▸ EXERCICES À TRAITER
(1) Répondez aux questions suivantes sur le texte sur la crise :
(a) Selon le texte, qu'aurons-nous perdu dans cette crise ?
(b) Qu'est-ce qui se met au service de la résolution de la crise ?
(c) Pour quoi Claudine est-elle remerciée ?
(2) Résumez le texte sur la crise en deux phrases.
(3) Reprenez le texte sur la crise à la suite de sa dernière phrase.

▸ TEXTE SOURCE
###

Mais peut-être faut-il tempérer même cet optimisme au service de la « performance ». Car d’une part, la crise révèle aussi les défaillances de l’Etat, et ce rapport entre la société numérique et l’Etat est au autre défi à relever. D’autre part, il ne faudrait pas oublier ce que nous aurons perdu dans cette crise : de la liberté, une certaine insouciance, au moins momentanément, dans notre rapport à la vie et au travail, et plus tragiquement des vies. Ce qui ne tue pas rend plus fort, mais la crise a tué et continue de tuer.
Laurent Cournarie
Le numérique et l’intelligence collective se met au service de la résolution de la crise, et est d’autant plus efficace par la nécessité temporelle, ceci est à dissocier de la performance. Il ne remplace en rien nos droits, nos approches, nos perceptions et ressentis face aux comportements individuels et/ou collectifs.
Merci Claudine pour ce tableau nourri de plusieurs références pertinentes!

###

▸ EXTRAITS DES ITEMS
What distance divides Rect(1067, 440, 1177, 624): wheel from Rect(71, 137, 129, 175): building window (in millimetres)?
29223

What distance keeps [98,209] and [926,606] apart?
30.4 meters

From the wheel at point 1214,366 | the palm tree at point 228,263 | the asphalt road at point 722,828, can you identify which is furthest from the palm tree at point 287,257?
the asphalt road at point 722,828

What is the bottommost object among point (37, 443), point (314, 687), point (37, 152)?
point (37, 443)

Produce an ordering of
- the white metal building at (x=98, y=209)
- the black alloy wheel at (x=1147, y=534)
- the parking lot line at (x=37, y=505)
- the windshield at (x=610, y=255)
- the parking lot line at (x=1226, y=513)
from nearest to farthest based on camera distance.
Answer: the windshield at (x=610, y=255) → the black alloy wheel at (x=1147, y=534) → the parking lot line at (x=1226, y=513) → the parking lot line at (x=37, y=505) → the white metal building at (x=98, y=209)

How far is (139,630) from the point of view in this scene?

###

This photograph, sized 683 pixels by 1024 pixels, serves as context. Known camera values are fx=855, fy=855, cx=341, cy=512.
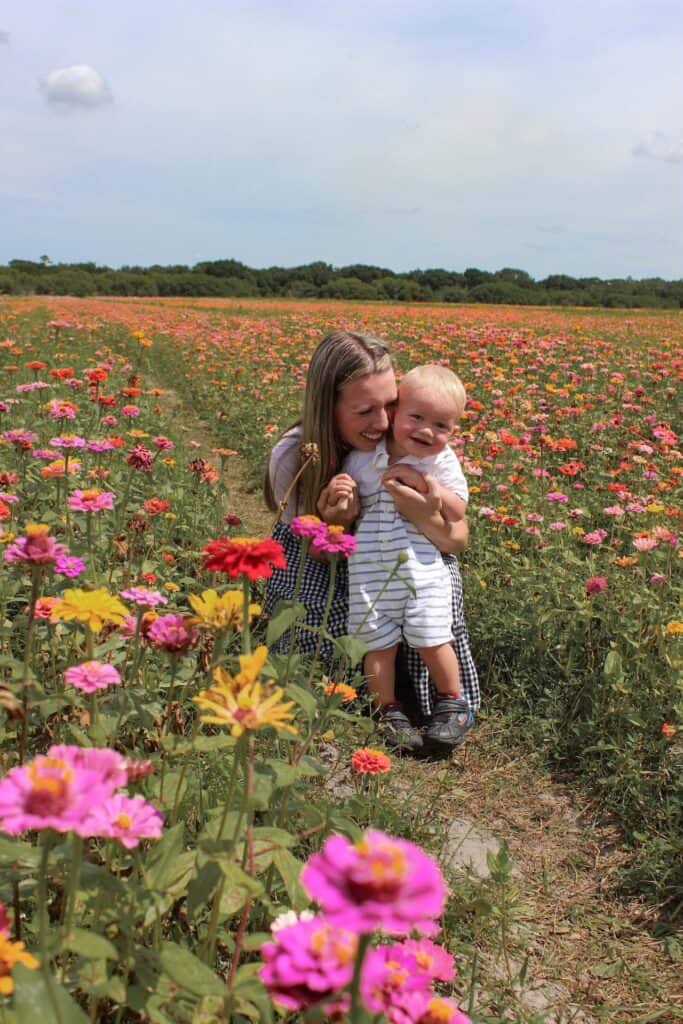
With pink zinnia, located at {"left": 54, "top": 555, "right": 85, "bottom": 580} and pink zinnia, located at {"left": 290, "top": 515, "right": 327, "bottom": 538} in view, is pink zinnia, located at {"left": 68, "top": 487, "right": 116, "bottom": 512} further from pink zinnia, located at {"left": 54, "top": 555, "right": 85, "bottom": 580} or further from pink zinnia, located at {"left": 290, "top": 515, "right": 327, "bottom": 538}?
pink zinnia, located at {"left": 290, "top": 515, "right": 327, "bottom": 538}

###

▸ CORRIGÉ DES EXERCICES
(1)
(a) De la liberté, une certaine insouciance, au moins momentanément, dans notre rapport à la vie et au travail, et plus tragiquement des vies.
(b) Le numérique et l'intelligence collective.
(c) Pour ce tableau nourri de plusieurs références pertinentes.

(2) Le texte invite à tempérer l'optimisme au service de la « performance », car la crise révèle aussi les défaillances de l'État et nous a fait perdre de la liberté, une certaine insouciance et des vies. Le numérique et l'intelligence collective se mettent au service de la résolution de la crise, sans rien remplacer de nos droits, de nos approches, de nos perceptions et de nos ressentis.

(3)
Comme quoi, l’adaptabilité est clairement une qualité humaine 🙂 dommage qu’il ait fallu attendre une crise sanitaire pour que certaines transitions numériques – initiées déjà depuis plusieurs années avec lourdeur et pessimisme – se réalisent enfin subitement avec une efficacité redoutable en seulement quelques jours.
En dehors des temps de crise, l’accompagnement au changement et la communication habile sont d’autres softs skills qui restent encore à développer!
Pour rebondir sur le commentaire de Laurent, il convient en effet de rester vigilant face à la vague du numérique et son impact sur nos comportements sociaux. Le numérique appelle à toujours plus d’immédiateté (la « techcélération », accélération liée au numérique): une exigence d’instantanéité que nous pouvons de plus en plus avoir tendance à imposer aussi dans nos interactions avec nos proches et collègues du travail. Est-ce que nous souhaitons vraiment cela ? Arriverons-nous à faire la distinction dans nos attentes d’instantanéité entre outils et collègues de travail ?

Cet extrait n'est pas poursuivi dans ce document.